Exercise requirements: Arrange the item lines as a Markdown table with the columns Row and Item line, numbering each row and leaving out blank lines. Begin at the line that contains "In this photograph, does" and continue through the end of the items.

Provided records:
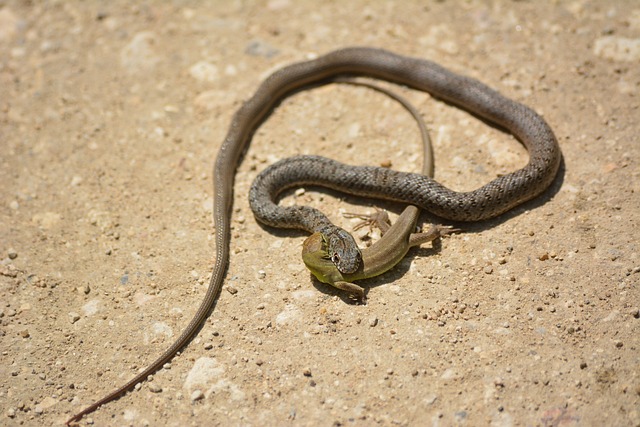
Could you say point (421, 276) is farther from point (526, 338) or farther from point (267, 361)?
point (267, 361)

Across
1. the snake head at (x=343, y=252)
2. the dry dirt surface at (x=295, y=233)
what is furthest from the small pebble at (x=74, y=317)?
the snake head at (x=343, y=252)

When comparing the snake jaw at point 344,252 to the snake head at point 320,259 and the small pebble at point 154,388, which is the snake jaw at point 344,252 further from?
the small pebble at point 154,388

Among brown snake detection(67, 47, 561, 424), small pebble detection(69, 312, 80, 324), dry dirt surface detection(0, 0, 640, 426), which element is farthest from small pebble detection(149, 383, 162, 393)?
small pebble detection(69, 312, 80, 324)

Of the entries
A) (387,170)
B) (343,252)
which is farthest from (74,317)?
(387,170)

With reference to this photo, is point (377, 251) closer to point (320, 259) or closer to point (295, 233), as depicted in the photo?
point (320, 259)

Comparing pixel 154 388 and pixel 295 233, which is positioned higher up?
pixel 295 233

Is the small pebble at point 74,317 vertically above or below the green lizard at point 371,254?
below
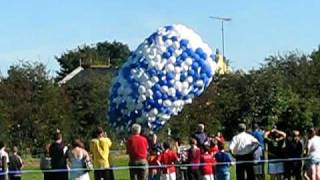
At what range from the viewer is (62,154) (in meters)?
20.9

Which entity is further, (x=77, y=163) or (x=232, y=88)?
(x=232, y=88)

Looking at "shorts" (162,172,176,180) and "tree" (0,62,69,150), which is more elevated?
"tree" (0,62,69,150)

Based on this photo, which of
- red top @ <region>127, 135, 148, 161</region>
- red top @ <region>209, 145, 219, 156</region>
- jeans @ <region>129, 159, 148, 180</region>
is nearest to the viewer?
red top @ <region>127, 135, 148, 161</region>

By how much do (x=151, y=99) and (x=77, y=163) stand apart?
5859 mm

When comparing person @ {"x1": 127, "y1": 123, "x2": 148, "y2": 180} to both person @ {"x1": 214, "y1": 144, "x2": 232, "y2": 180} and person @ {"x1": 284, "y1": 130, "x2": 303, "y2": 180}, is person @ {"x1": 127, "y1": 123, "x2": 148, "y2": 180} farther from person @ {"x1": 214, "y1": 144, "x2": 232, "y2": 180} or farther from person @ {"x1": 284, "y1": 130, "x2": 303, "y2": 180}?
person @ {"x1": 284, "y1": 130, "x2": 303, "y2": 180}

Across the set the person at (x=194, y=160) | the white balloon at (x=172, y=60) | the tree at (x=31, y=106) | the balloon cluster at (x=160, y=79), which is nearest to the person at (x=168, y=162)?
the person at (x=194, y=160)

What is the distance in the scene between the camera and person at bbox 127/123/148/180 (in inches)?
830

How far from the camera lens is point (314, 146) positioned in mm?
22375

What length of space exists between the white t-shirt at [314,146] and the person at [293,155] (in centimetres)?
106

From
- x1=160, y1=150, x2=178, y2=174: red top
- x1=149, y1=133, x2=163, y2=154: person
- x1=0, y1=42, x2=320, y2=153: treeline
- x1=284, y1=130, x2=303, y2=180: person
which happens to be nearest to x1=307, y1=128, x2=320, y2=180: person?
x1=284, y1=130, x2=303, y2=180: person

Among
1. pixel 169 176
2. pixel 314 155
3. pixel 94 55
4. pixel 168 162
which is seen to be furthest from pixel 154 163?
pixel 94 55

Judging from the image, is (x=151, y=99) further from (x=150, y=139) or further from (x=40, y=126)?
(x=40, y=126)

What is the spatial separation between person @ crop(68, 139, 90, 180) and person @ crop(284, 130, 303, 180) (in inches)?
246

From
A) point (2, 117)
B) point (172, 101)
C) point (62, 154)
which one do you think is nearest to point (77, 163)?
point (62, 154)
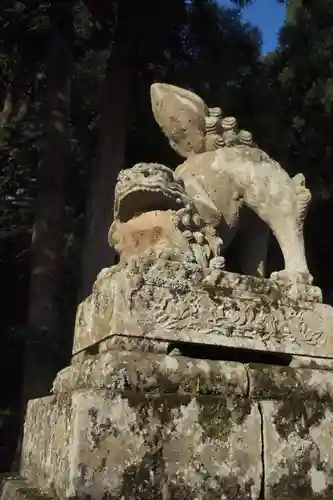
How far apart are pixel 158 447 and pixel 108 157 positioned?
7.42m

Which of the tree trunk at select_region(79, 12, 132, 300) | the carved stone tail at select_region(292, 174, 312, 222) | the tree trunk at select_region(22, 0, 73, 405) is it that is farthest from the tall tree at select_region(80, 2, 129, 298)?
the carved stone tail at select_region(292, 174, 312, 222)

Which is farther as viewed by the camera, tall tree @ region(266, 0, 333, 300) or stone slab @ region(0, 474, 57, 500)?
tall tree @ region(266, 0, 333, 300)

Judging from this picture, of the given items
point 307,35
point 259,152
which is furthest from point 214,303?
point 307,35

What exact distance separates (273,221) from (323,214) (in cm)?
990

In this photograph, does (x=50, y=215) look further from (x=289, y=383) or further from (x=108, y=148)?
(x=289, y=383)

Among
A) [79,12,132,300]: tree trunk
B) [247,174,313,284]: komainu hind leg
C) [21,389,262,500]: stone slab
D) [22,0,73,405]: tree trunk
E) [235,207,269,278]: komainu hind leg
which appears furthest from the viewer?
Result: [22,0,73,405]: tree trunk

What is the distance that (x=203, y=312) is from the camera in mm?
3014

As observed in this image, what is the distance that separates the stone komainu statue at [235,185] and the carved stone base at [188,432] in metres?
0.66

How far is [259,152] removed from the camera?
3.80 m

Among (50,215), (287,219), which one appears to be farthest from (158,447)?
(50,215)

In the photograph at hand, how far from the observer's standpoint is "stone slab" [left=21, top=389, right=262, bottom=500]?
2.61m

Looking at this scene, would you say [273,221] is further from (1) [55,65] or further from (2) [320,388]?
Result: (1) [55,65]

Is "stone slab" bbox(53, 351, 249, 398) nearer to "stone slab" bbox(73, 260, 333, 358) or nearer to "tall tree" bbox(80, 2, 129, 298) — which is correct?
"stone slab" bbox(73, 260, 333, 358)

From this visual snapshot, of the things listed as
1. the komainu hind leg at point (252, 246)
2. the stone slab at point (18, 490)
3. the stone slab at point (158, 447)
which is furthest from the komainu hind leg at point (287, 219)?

Response below:
| Row | Item line |
|---|---|
| 1 | In this photograph, does (x=50, y=215) look further from (x=289, y=383) or further from (x=108, y=148)? |
| 2 | (x=289, y=383) |
| 3 | Among |
| 4 | A) [79,12,132,300]: tree trunk |
| 5 | B) [247,174,313,284]: komainu hind leg |
| 6 | C) [21,389,262,500]: stone slab |
| 7 | D) [22,0,73,405]: tree trunk |
| 8 | E) [235,207,269,278]: komainu hind leg |
| 9 | which appears furthest from the viewer? |
| 10 | Result: [22,0,73,405]: tree trunk |
| 11 | What is the distance that (x=203, y=312) is from the camera in mm? |
| 12 | 3014 |
| 13 | As observed in this image, what is the distance that separates the stone komainu statue at [235,185] and the carved stone base at [188,432] in metres? |
| 14 | 0.66 |
| 15 | How far is [259,152] removed from the camera? |
| 16 | 3.80 m |
| 17 | Among (50,215), (287,219), which one appears to be farthest from (158,447)? |
| 18 | (50,215) |
| 19 | In the photograph at hand, how far from the observer's standpoint is "stone slab" [left=21, top=389, right=262, bottom=500]? |
| 20 | 2.61m |
| 21 | Looking at this scene, would you say [273,221] is further from (1) [55,65] or further from (2) [320,388]? |
| 22 | Result: (1) [55,65] |
| 23 | Is "stone slab" bbox(53, 351, 249, 398) nearer to "stone slab" bbox(73, 260, 333, 358) or nearer to "tall tree" bbox(80, 2, 129, 298) — which is correct? |
| 24 | "stone slab" bbox(73, 260, 333, 358) |
| 25 | From this visual snapshot, of the things listed as |
| 26 | 1. the komainu hind leg at point (252, 246) |
| 27 | 2. the stone slab at point (18, 490) |
| 28 | 3. the stone slab at point (158, 447) |
| 29 | which is furthest from the komainu hind leg at point (287, 219)? |